Você acompanha a liga americana de futebol feminino (NWSL)? O que diria sobre a estrutura oferecida pelos clubes e pela federação?
Acompanho muito. Todo atleta tem de estar atualizado no mercado e nos seus ídolos. Não tenho um time especifico que torço, mas tenho como principal referência Alex. Uma liga que comporta varias atletas olímpicas como Alex Morgan tem que ser referência em qualquer país. Sei que a Liga teve seus períodos inférteis e teve que fechar por alguns anos, mas estou muito feliz que esteja viva de novo, bem dinâmica e com bastante visibilidade, com partidas que lotam os estádios e jogadoras celebridades. Essa fama e dinheiro no esporte também são importantes.

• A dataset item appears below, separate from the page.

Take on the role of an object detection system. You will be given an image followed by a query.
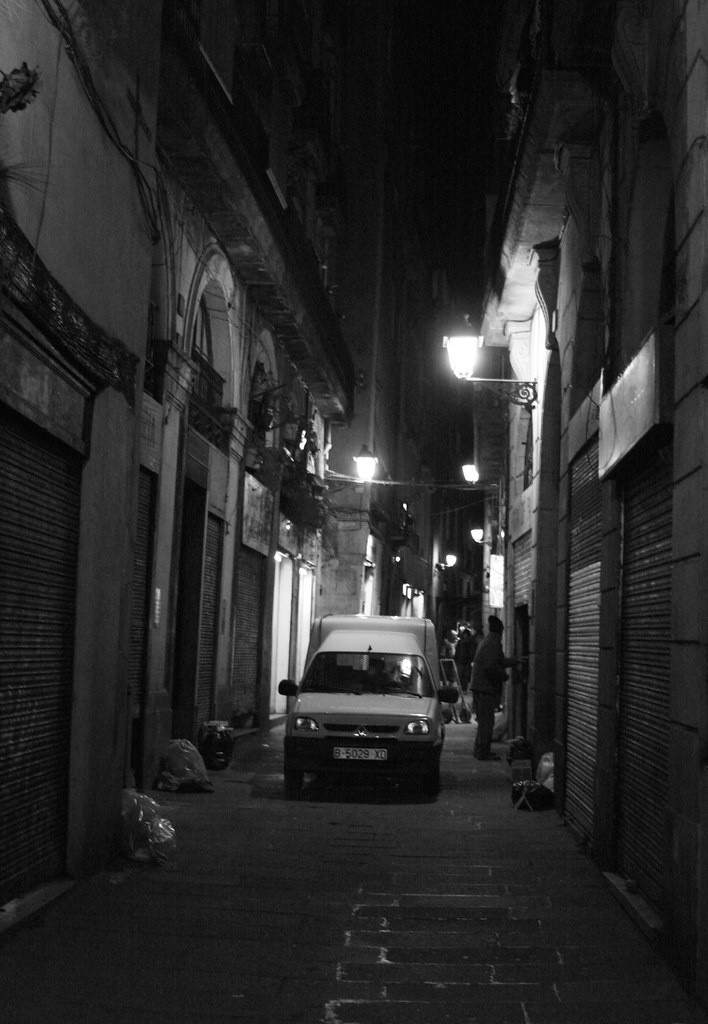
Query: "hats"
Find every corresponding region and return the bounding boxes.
[487,615,504,632]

Com a nova determinação da Conmebol, em breve os grandes times brasileiros deverão ter uma equipe de futebol feminino. Dentro desse contexto, você pretende voltar para o Brasil? Jogar novamente no Atlético é uma possibilidade?
Parabéns Conmebol pela iniciativa. Há tempos esperávamos essa decisão. Obrigada. E sim, espero voltar ao meu amado país e fazer parte desse momento de muita importância para o futebol feminino.
O que você acha que falta no Brasil para que o futebol feminino, de fato, seja profissionalizado?
O Brasil está cheio de talento e de sonhadoras. Precisamos que esses sonhos se tornem realidade sem depender das mãos dos outros. Precisamos que nossas atletas possam lutar por seu esporte, mas receber exatamente o merecido pelo esforço que colocam arduamente todos os dias. Nossa paixão e fome de bola são fenomenais e será bem estruturada quando a decisão da Conmenbal for estabelecida, quando os times aplicarem verbas acima de $50.000 mensais para os times e quando a torcida começar a lotas estádios. Aí sim teremos uma cadeia positiva: a visibilidade nos trará a televisão, que nos trará patrocinadores, que eventualmente aumentarão a qualidade das competições e assim por diante. Queremos que nossas crianças cresçam querendo se tornar jogadoras e ter toda a estrutura para isso.